The personal choices made by leaders of those many prior city-empires were the
very reasons for each to fail on the global stage. The Aeneid was the
zeitgeist of Roman manifest destiny under the imperial banner.

------
cafard
Is The Stars and Stripes Forever a celebration of the US?

"The subject world shall Rome's dominion own, And, prostrate, shall adore the
nation of the gown. An age is ripening in revolving fate When Troy shall
overturn the Grecian state, And sweet revenge her conqu'ring sons shall call,
To crush the people that conspir'd her fall. Then Caesar from the Julian stock
shall rise, Whose empire ocean, and whose fame the skies Alone shall bound;
whom, fraught with eastern spoils, Our heav'n, the just reward of human toils,
Securely shall repay with rites divine; And incense shall ascend before his
sacred shrine. Then dire debate and impious war shall cease, And the stern age
be soften'd into peace: Then banish'd Faith shall once again return, And
Vestal fires in hallow'd temples burn; And Remus with Quirinus shall sustain
The righteous laws, and fraud and force restrain. Janus himself before his
fane shall wait, And keep the dreadful issues of his gate, With bolts and iron
bars: within remains Imprison'd Fury, bound in brazen chains; High on a trophy
rais'd, of useless arms, He sits, and threats the world with vain alarms.”

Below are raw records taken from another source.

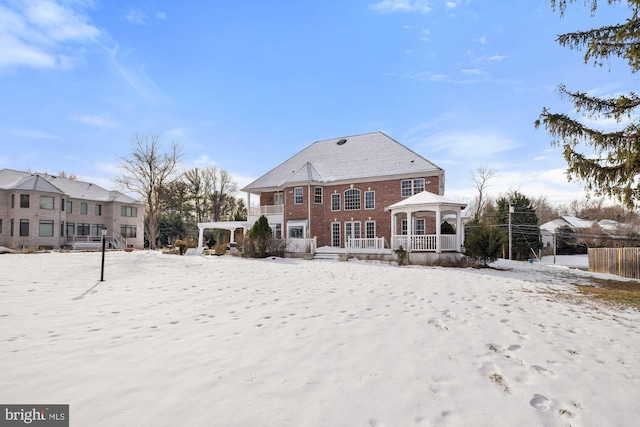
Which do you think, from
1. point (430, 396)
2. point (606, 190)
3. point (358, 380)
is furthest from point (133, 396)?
point (606, 190)

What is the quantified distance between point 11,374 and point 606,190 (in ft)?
38.4

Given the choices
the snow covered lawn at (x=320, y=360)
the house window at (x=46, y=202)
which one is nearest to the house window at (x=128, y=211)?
the house window at (x=46, y=202)

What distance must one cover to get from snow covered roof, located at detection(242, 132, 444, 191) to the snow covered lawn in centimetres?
1760

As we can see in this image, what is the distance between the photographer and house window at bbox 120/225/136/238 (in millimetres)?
39781

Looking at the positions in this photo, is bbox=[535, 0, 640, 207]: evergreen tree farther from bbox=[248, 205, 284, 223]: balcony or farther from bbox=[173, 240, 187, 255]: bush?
bbox=[173, 240, 187, 255]: bush

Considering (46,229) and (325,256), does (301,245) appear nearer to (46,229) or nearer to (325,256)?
(325,256)

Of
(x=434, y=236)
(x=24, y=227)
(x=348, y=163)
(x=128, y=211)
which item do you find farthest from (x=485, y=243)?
(x=128, y=211)

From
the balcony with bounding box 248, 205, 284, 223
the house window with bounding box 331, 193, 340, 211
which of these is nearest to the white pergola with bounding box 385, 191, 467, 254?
the house window with bounding box 331, 193, 340, 211

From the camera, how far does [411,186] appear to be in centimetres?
2378

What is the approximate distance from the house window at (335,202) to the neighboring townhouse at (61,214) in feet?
82.8

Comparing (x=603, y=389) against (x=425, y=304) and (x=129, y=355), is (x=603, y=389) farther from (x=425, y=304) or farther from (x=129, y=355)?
(x=129, y=355)

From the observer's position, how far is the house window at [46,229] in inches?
1252

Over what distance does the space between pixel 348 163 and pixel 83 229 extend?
97.7ft

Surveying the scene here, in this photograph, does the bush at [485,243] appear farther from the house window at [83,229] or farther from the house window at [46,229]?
the house window at [83,229]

([http://www.perseus.tufts.edu/hopper/text?doc=Perseus:text:19...](http://www.perseus.tufts.edu/hopper/text?doc=Perseus:text:1999.02.0052))

Editors of Virgil have pointed out that he grew up in badly unsettled times,
with civil wars. A bit of imperial peace looked pretty good compared to that.

------
involans
This is literally an essay topic for every high-school Latin program.

It is hard not to see the contrast between Vergil's pathos for the costs of
war and the Iliad's celebration of aggressive machismo. And yet the Aeneid is
ideologically committed to the Roman project of empire as a civilising force.

The best modern parallel is something like Saving Private Ryan, which combines
sympathy for the costs and losses of war in general with full support of the
motivations of the particular war. Neither work is remotely subversive (they
skate close to being outright propaganda for their militaries and societies),
but both are profoundly humanistic.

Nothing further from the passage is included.